阅读文本:
====
时间:2023-10-20 理论教育 版权反馈
【摘要】:从大众文化到文化工业法兰克福社会学研究院成立于1923年,其成员主要是在魏玛共和国学有所成的德国犹太哲学家。“大众文化”的源头可以追溯到19世纪末知识分子围绕新发现的现代社会展开的热烈讨论。大众文化不只被独裁者利用,它还一刻不停地轰炸个人的闲暇时间,影响人们的判断,让理智昏昏欲睡。

从大众文化到文化工业

法兰克福社会学研究院(Frankfurt Institut für Sozialforschung)成立于1923年,其成员主要是在魏玛共和国学有所成的德国犹太哲学家。由于受纳粹迫害,研究院被迫关闭,大多数成员于1933年移居日内瓦,又于1934年移民纽约。阿多尔诺是法兰克福学派当仁不让的掌门人,他和霍克海默共同决定了上个世纪40年代大众文化批评的总体走向。此处所说的“批评”,以及后来常用的“大众文化”[1](普遍被接收的它贬义的一面),专指一类具体的思潮。“大众文化”的源头可以追溯到19世纪末知识分子围绕新发现的现代社会展开的热烈讨论。弗洛伊德、勒蓬、斯宾格勒(Spengler)、奥尔特加·伊·加塞特、艾略特(T. S. Elliot)的著作将大众几乎等同于乌合之众。进步学者和保守学者的观点大体相似,都有怀旧色彩,敌视经济、文化领域的民主化现象,对所谓病态歧途纷纷予以谴责。所有这些,均以一种奇特的方式融入了批判理论的马克思主义思考。
====
数据摘录:
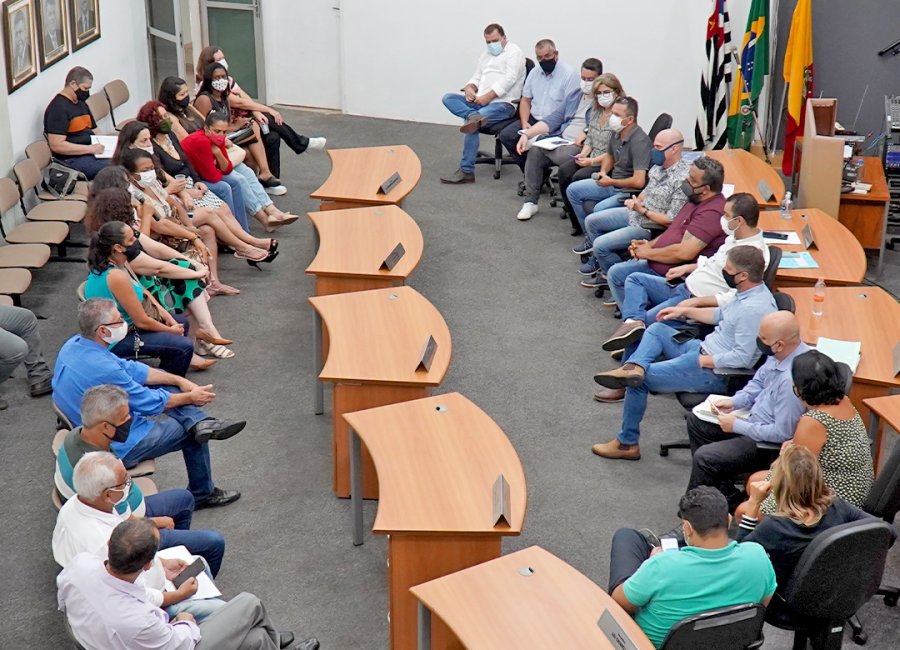 Em visita à Câmara, prefeito conversa com servidores da Educação sobre o Fundeb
====
题目 A: 请把关于大众文化的阅读文本中以"法兰克福社会学研究院"开头的那段改写成要点列表,保留其主要事实。
题目 B: 请续写这篇关于法兰克福学派与大众文化的文章,从文中最后一句之后接着往下写。

任务输出 A:
- 法兰克福社会学研究院成立于1923年,成员主要是在魏玛共和国学有所成的德国犹太哲学家。
- 因受纳粹迫害,研究院被迫关闭,大多数成员于1933年移居日内瓦,1934年移民纽约。
- 阿多尔诺是法兰克福学派的掌门人,他与霍克海默共同决定了上个世纪40年代大众文化批评的总体走向。
- 这里所说的"批评"以及后来常用的"大众文化"(取其贬义的一面)专指一类具体的思潮。
- "大众文化"的源头可追溯到19世纪末知识分子围绕新发现的现代社会展开的热烈讨论。
- 弗洛伊德、勒蓬、斯宾格勒、奥尔特加·伊·加塞特、艾略特的著作几乎把大众等同于乌合之众。
- 进步学者与保守学者观点大体相似,都带有怀旧色彩,敌视经济、文化领域的民主化现象,并谴责所谓的病态歧途。
- 这些观点以一种奇特的方式融入了批判理论的马克思主义思考。

任务输出 B:
阿多尔诺和霍克海默认为,现代性的特征是技术无处不在、人与人的关系商品化。在职业压力和竞争精神的压迫下,为个人提供生活意义和庇护所的传统社会体制(如家庭)分崩离析。公共领域吞没一切存在,童年和闲暇也不例外,传统的社会体制无力继续保护个体。“摆脱工厂和办公室事务的唯一手段,就是下班后花时间适应这些事情”(《启蒙辩证法》,1947)。生活在工业化社会的人被迫承受心理苦痛,对意识形态的入侵格外脆弱。50年代初,哲学家汉娜·阿伦特对这份脆弱也有惊人的表述。阿伦特也是德国移民,她的思想有法兰克福学派的渊源,但她并不欣赏法兰克福学派。她的极权主义理论不是用社会阶级的观点分析纳粹上台的原因,她认为,在社会翻天覆地、集体标准缺失的时候,绝对专制可能乘虚而入。“大众中人”的主要特点就是身陷孤单、缺少社会关联。阿多尔诺和霍克海默也认为,他们所说的社会原子化现象是现代社会病的源头:人被遗弃给他自己,变成自己的陌生人,“被异化”,被连根拔起,丧失群体归属,所以极易被掌控社会的新生力量操纵,尤其是他们所直面的传媒。吹捧和引诱是操纵的两大途径。领袖的个人魅力(如希特勒)借了工具之力(如用广播疯狂重复他的讲话),也得益于大众对他善于行使的独裁极尽吹捧。阿多尔诺还根据《威权人格》(The Authoritarian Personality,1950)中提到的方法,拿出了测量个体专横程度的具体尺度。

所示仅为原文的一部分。